Un pedone cade. Uno nuovo appare.
Non è scacchi, è geopolitica d’impresa.
Mentre tutti si affannano a interpretare l’ultima mossa di OpenAI o a prevedere chi detterà legge nella prossima ondata di modelli LLM, Microsoft si muove in silenzio ma chirurgicamente su un’altra scacchiera: quella della politica americana. Con una strategia così lucida da far impallidire persino i manuali di game theory, il colosso di Redmond piazza le sue torri legali con perfetta simmetria tra repubblicani e democratici. Una sinfonia di lobbying istituzionale mascherata da innocua riorganizzazione HR.

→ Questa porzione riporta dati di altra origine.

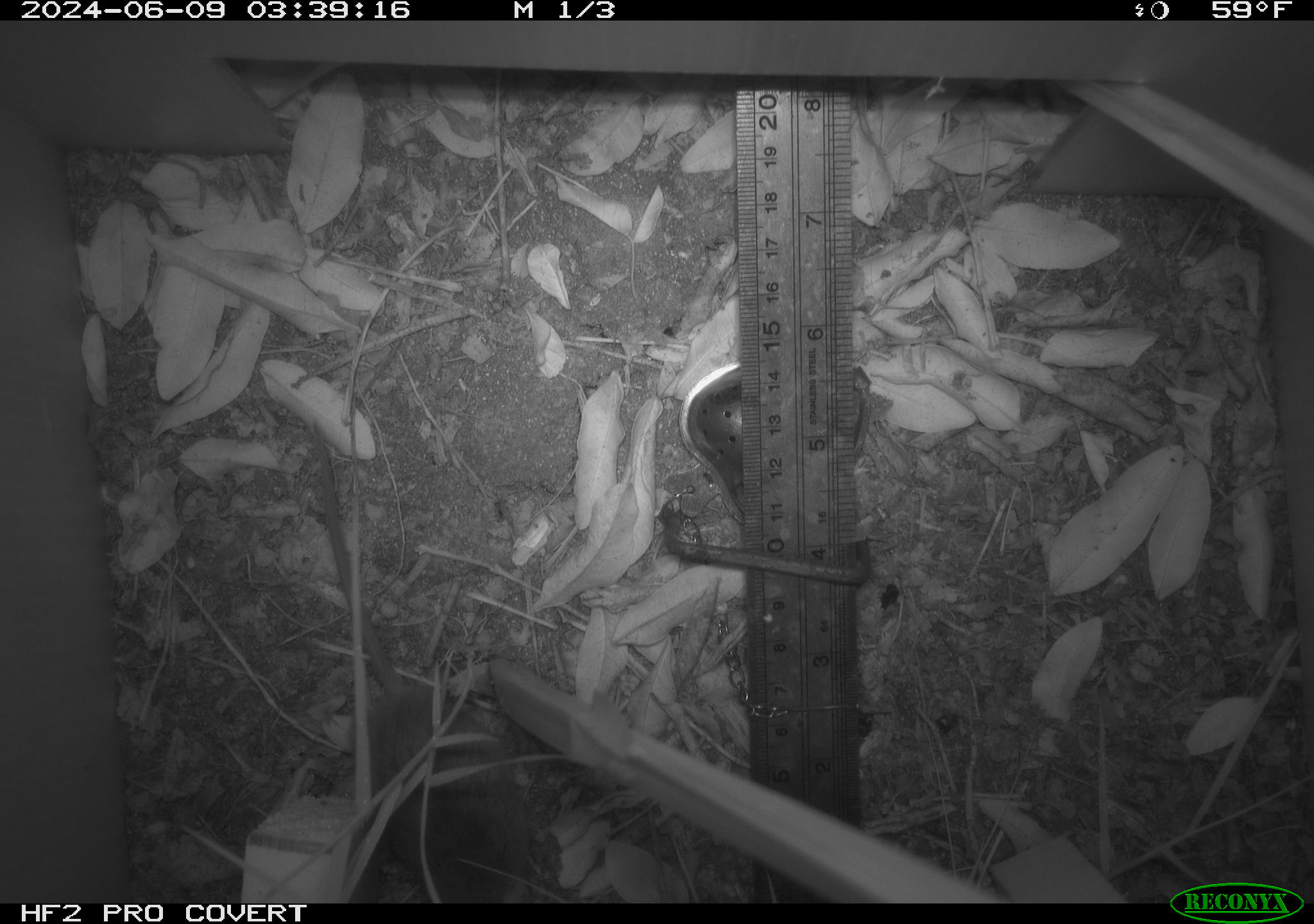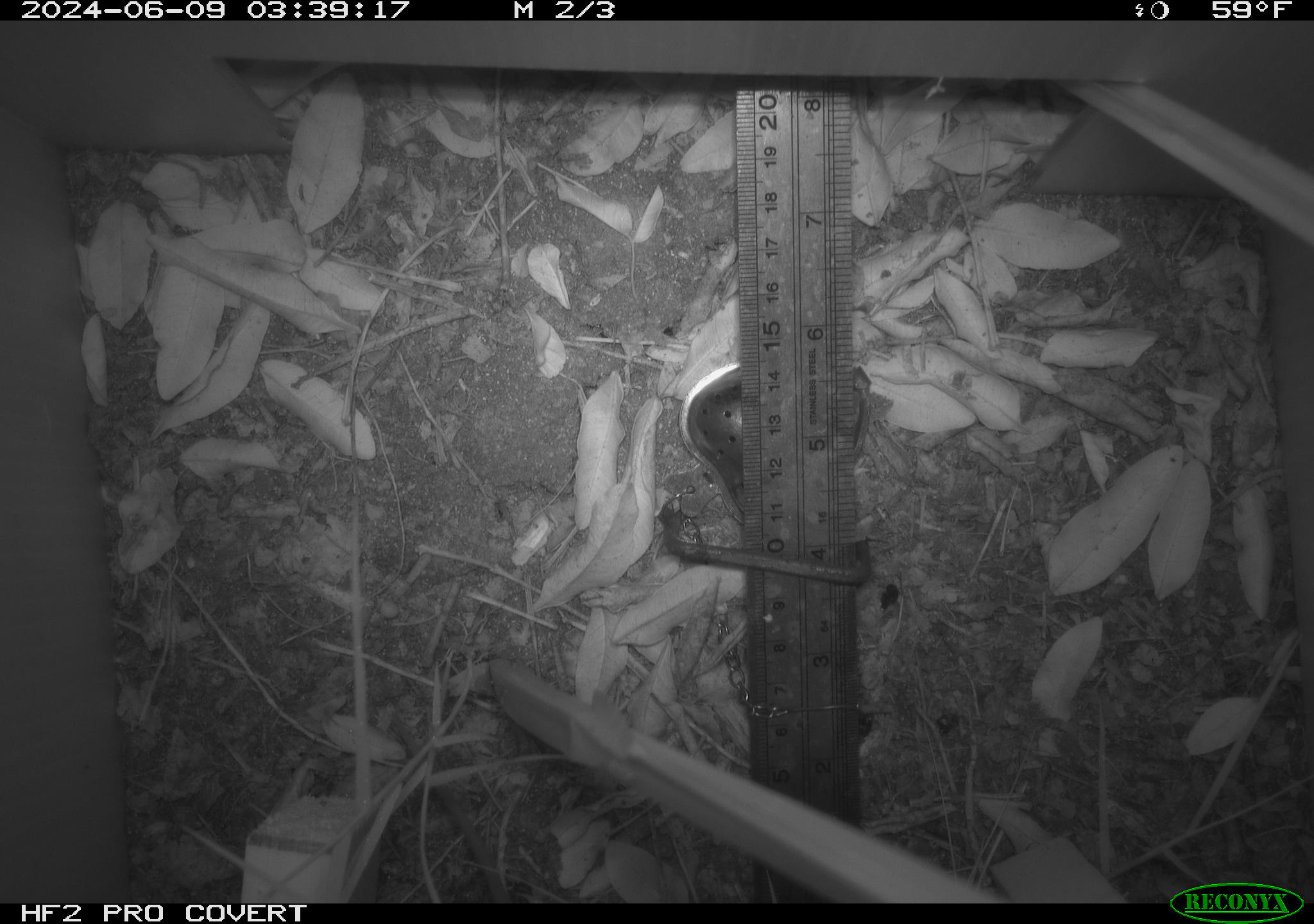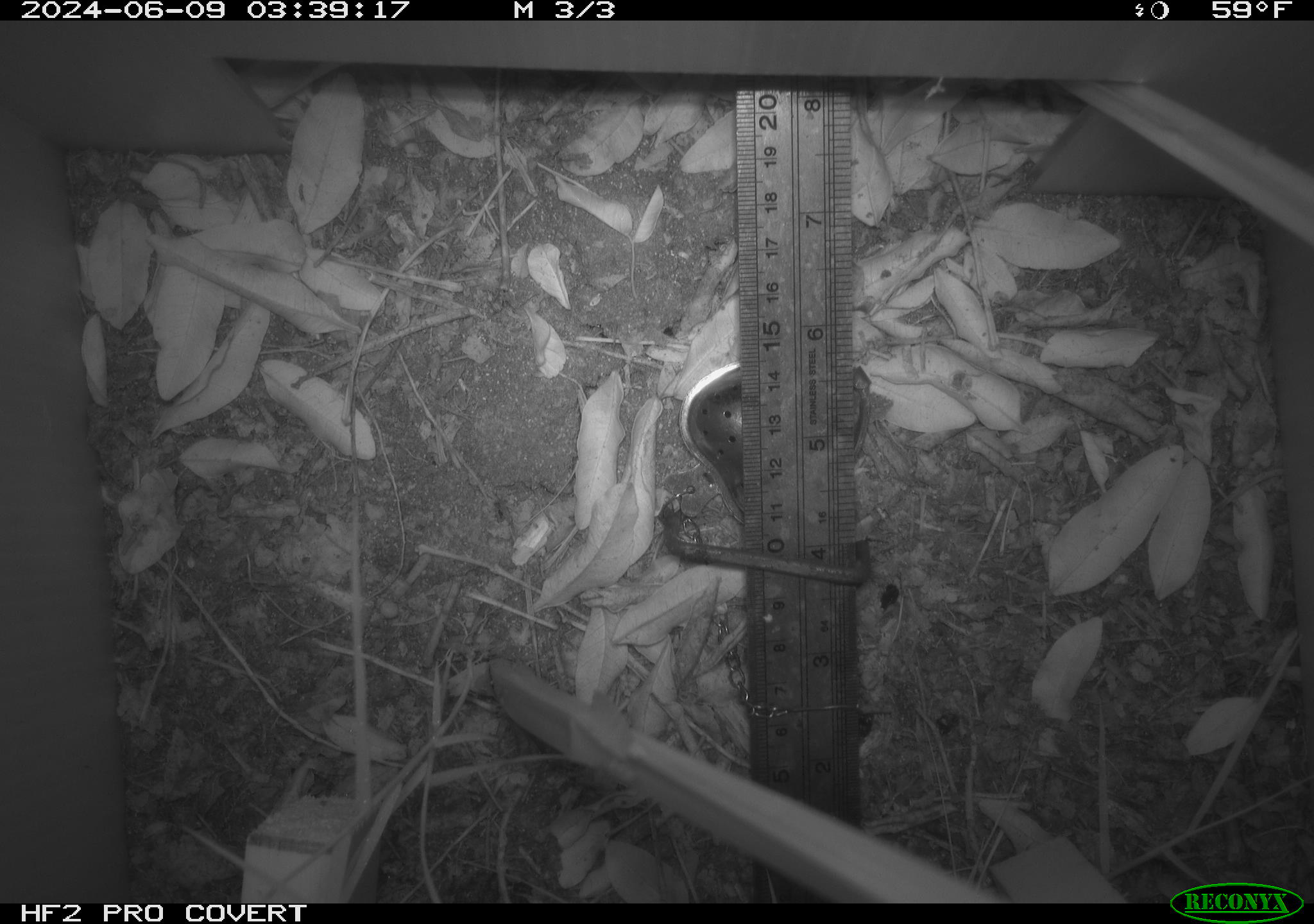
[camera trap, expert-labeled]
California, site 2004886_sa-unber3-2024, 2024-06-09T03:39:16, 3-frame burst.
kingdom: Animalia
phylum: Chordata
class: Mammalia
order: Rodentia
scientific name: Rodentia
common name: mouse species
Mouse species (Rodentia).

Lisa Monaco, ex legale dell’amministrazione Biden, viene arruolata per guidare la politica globale di Microsoft. Contemporaneamente, CJ Mahoney già vice rappresentante commerciale durante il primo mandato di Trump riceve la promozione a General Counsel per Azure, il cuore pulsante dell’impero cloud dell’azienda. Una pedina da una parte, una pedina dall’altra. Equilibrio perfetto. Bipartisan. O, più cinicamente, bi-interesse.
Non è solo assunzione di talenti: è penetrazione sistemica. Monaco ha il pedigree perfetto per mantenere caldo il filo rosso con l’attuale amministrazione, soprattutto nei dossier più sensibili come la cybersecurity governativa e l’espansione infrastrutturale dei data center. Mahoney, invece, rappresenta il ponte con la probabile prossima stagione politica americana, dove il ritorno di Trump o di un suo surrogato è tutt’altro che improbabile. In un’epoca dove gli algoritmi apprendono dai dati, le big tech imparano dalla storia: la neutralità è una favola per gli ingenui, l’adattabilità è la vera supremazia.
La keyword che danza dietro ogni riga è “influenza”. Le secondarie: “cloud sovrano” e “intelligenza artificiale governativa”.
La partita non è più vendere software. È decidere chi lo userà, a quali condizioni, e con quali implicazioni strategiche. Azure non è solo una piattaforma: è l’infrastruttura digitale su cui si appoggerà la futura governance americana, dai flussi energetici dei data center all’addestramento dei modelli di AI utilizzati in ambito federale. E se l’amministrazione cambia, beh… Microsoft sarà già lì, col cavallo giusto nella stalla.
Brad Smith, Presidente dell’azienda e mente dietro l’operazione, ha dichiarato candidamente che anche con Trump al potere si aprono opportunità: più energia per i data center, più contratti per software AI. L’ideologia? Marginale. La tecnologia non è mai neutrale, ma chi la vende può permettersi di sembrarlo.
È l’equivalente digitale di Kissinger: realpolitik pura con UI pulita.
Nella guerra fredda dei dati, Microsoft si comporta come un’entità statale. Non più solo impresa privata, ma attore geopolitico. Come un tempo la Halliburton con il petrolio, oggi Redmond si muove sul terreno del cloud come se fosse un’estensione del deep state. E il bello è che funziona: gli apparati governativi, ormai iperdipendenti dai servizi digitali, non possono permettersi una rottura. La vendor lock-in non è solo tecnica: è strategica.
Ironico che proprio chi si riempie la bocca di “sovranità digitale” sia costretto, nei fatti, a sottomettersi alle dinamiche di Big Tech. Ma il potere non è mai dove sembra, e chi lo gestisce non indossa più cravatte grigie a Capitol Hill, ma badge NFC nei corridoi di Redmond.
A ben vedere, queste nomine sono una danza di potere. Una danza che serve a dire: non importa chi vinca le elezioni, noi siamo già al tavolo.
La scacchiera non cambia.
Cambiano solo i pedoni.
E Microsoft ha deciso di giocarli tutti.